Les chercheurs espagnols n’en reviennent pas : ils trouvent des objets humains du XIIIe siècle dans les nids de cet oiseau

Dans le monde de l’archéologie, les surprises ne cessent de se multiplier. Parfois, les découvertes ne sont pas enfouies sous terre, mais suspendues en hauteur. C’est exactement ce qui s’est passé dans ce cas, où des vestiges historiques ont été retrouvés grâce à un oiseau qui les a déposés dans son nid pendant des siècles.

Selon l’étude The Bearded Vulture as an accumulator of historical remains: Insights for future ecological and biocultural studies, publiée dans la revue Ecology, un groupe de chercheurs espagnols a découvert que les nids des gypaètes barbus conservaient des objets humains vieux de plusieurs siècles. Ce sont des trésors ethnographiques suspendus aux falaises.

Des objets humains anciens découverts dans les nids d’un oiseau charognard

Le gypaète barbu (Gypaetus barbatus) est un vautour ostéophage qui niche généralement dans des grottes ou des falaises rocheuses protégées. Son habitude de réutiliser ces espaces pendant des générations a transformé ses nids en véritables capsules temporelles.

À l’heure actuelle, il n’existe que 309 couples reproducteurs en Europe, dont plus de 45 % sont concentrés dans les Pyrénées. Cependant, il y a à peine un siècle, cette espèce occupait presque toute la montagne ibérique.

Pendant six ans (entre 2008 et 2014), des chercheurs de l’IREC (CSIC, UCLM, JCCM), en collaboration avec les universités de Cantabrie et de Grenade, ont examiné plus de 50 nids historiques dans le sud de l’Espagne, où l’espèce a disparu il y a entre 70 et 130 ans. Dans 12 de ces nids, des techniques archéologiques ont été utilisées : fouille par couches et analyse au carbone 14.

Le résultat a été déterminant. Selon les recherches, les nids abritent plus que des os d’ongulés ou des restes de coquilles d’œufs. Les chercheurs ont répertorié un total de 2 483 restes, dont 9,1 % étaient d’origine humaine. 226 objets anthropiques ont été trouvés, parmi lesquels des morceaux de cuir, des fibres végétales, des fragments de textile et même des armes.

Quels restes ont été trouvés dans les nids de cet oiseau ?

Parmi les matériaux récupérés, on trouve des fragments de vannerie, des restes d’alfa, des morceaux de tissu et même une sandale entière datant du XIIIe siècle. D’autre part, l’étude indique également qu’un projectile d’arbalète a été trouvé dans l’un des nids.
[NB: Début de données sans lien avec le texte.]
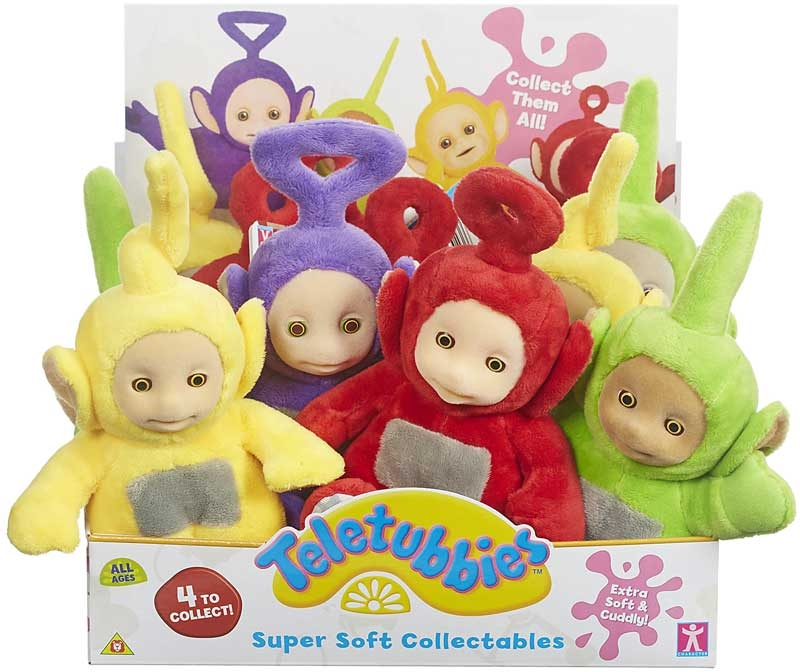 Wholesalers of Teletubbies Supersoft Collectables toys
On ne sait pas si l’oiseau l’a ramassé comme matériau pour son nid ou s’il provenait d’une proie.

De même, un morceau de cuir de mouton avec des lignes peintes en rouge, datant du XIVe siècle, a été identifié. La comparaison entre des nids proches a permis de vérifier que certains ont été réutilisés pendant plus de 500 ans, ce qui en fait de véritables « archives bioculturelles ».

La valeur de ces découvertes dépasse le cadre de l’archéologie. Comme le souligne le rapport, ces vestiges permettent de reconstituer à la fois l’évolution des écosystèmes méditerranéens et les relations entre les humains et la faune sauvage.
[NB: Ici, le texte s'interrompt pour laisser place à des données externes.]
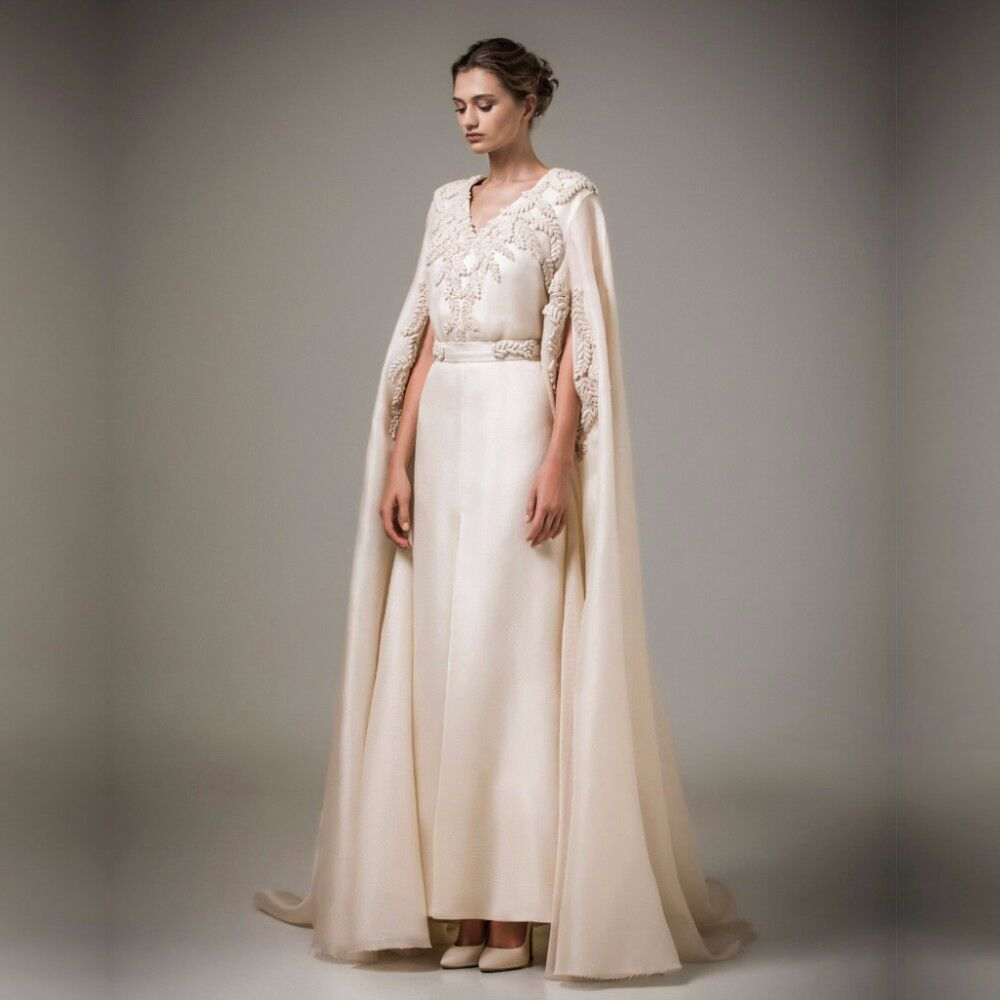 Image result for Muslim Champagne Evening Dress Long Arabic Kaftan ...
Les coquilles d’œufs, par exemple, offrent une opportunité pour des études toxicologiques sur la présence de contaminants, essentielles pour comprendre l’extinction locale du gypaète barbu.

D’autre part, l’étude souligne également que de nombreux objets anthropiques trouvés présentent des similitudes avec des artefacts récupérés dans des sites néolithiques voisins, ce qui révèle une continuité dans l’utilisation des fibres végétales dans le sud de la péninsule depuis plus de 12 000 ans.

Le rapport ne souligne pas seulement l’intérêt scientifique du gypaète barbu en tant qu’accumulateur de restes : il ouvre également de nouvelles pistes de recherche dans des disciplines telles que l’ethnobiologie, l’archéologie ou la conservation. Chaque nid peut fonctionner comme un « musée naturel » suspendu dans les rochers, où se croisent la biologie, l’histoire et la culture.